Bluenote Café is a live album by Canadian / American singer-songwriter Neil Young, released on November 13, 2015, on Reprise. The album is volume eleven in Young's Archives Performance Series, and features performances from Young's 1987–88 American tours with the Bluenotes, with whom he recorded his seventeenth studio album, This Note's for You.

Aside from live versions of This Note's for You songs, the album features a number of songs that were not released at the time; "Welcome to the Big Room", "Bad News Comes to Town", "Crime of the Heart" and "Doghouse" make their first appearances on any official Neil Young release ("Doghouse" was covered in 2011 by Young's then-wife Pegi on her album Bracing for Impact). Two of the album's tracks, "This Note's for You" and "Ain't It the Truth," previously appeared on the compilation album Lucky Thirteen.

Rows of scene-based questions:
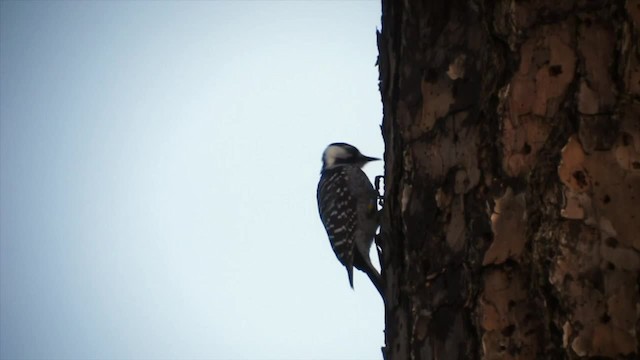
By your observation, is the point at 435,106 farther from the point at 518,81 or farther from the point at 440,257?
the point at 440,257

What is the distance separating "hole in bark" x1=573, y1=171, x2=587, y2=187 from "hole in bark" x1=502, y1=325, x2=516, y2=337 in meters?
0.44

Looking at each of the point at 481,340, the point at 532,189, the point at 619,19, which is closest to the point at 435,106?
the point at 532,189

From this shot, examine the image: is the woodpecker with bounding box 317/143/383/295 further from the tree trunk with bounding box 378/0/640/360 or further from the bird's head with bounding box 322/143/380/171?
the tree trunk with bounding box 378/0/640/360

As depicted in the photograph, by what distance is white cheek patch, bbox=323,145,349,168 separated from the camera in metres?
7.19

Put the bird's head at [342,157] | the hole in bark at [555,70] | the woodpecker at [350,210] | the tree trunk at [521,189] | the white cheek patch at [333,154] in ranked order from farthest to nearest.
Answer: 1. the white cheek patch at [333,154]
2. the bird's head at [342,157]
3. the woodpecker at [350,210]
4. the hole in bark at [555,70]
5. the tree trunk at [521,189]

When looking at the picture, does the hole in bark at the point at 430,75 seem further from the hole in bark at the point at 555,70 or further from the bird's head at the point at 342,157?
the bird's head at the point at 342,157

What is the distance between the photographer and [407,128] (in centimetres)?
227

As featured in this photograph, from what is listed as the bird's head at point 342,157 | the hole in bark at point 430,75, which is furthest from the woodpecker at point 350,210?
the hole in bark at point 430,75

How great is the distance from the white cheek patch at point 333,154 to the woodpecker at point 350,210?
5 cm

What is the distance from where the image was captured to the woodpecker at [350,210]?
21.0ft

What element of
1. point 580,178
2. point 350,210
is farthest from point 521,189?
point 350,210

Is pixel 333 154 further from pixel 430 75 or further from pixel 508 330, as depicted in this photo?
pixel 508 330

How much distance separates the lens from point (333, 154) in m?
7.34

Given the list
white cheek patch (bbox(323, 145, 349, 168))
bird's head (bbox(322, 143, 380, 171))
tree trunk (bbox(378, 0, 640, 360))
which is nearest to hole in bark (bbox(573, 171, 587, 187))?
tree trunk (bbox(378, 0, 640, 360))
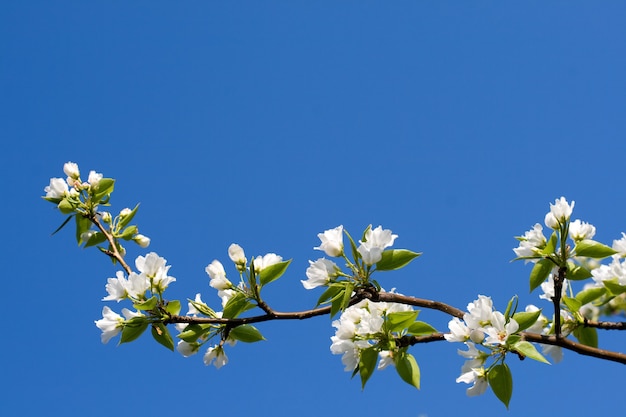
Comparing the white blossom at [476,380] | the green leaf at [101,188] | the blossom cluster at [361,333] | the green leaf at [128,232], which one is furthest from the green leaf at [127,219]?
the white blossom at [476,380]

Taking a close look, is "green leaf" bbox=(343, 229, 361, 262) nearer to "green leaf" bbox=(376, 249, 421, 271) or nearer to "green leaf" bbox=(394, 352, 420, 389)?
"green leaf" bbox=(376, 249, 421, 271)

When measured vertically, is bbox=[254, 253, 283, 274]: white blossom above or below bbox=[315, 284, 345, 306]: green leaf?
above

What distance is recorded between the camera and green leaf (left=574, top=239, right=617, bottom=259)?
2.05 metres

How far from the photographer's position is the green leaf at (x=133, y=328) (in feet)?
7.32

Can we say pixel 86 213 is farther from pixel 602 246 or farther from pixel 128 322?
pixel 602 246

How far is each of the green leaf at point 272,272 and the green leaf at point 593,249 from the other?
3.00 ft

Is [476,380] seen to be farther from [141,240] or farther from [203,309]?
[141,240]

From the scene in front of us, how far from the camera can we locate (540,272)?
2.09m

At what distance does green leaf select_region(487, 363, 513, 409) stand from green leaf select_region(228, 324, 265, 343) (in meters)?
0.79

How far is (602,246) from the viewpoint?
6.70ft

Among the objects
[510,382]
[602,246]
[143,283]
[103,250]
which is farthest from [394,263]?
[103,250]

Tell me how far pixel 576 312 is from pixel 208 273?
1.20 meters

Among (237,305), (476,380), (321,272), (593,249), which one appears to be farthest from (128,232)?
(593,249)

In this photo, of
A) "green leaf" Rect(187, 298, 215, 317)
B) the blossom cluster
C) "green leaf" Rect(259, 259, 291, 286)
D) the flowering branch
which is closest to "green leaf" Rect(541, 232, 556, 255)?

**What the task requires**
Retype the part of the passage on Bluenote Café that opens with the words containing "Aside from live" and closes with "album Lucky Thirteen.". These rows have no connection to the passage on Bluenote Café.

**Result for this exercise**
Aside from live versions of This Note's for You songs, the album features a number of songs that were not released at the time; "Welcome to the Big Room", "Bad News Comes to Town", "Crime of the Heart" and "Doghouse" make their first appearances on any official Neil Young release ("Doghouse" was covered in 2011 by Young's then-wife Pegi on her album Bracing for Impact). Two of the album's tracks, "This Note's for You" and "Ain't It the Truth," previously appeared on the compilation album Lucky Thirteen.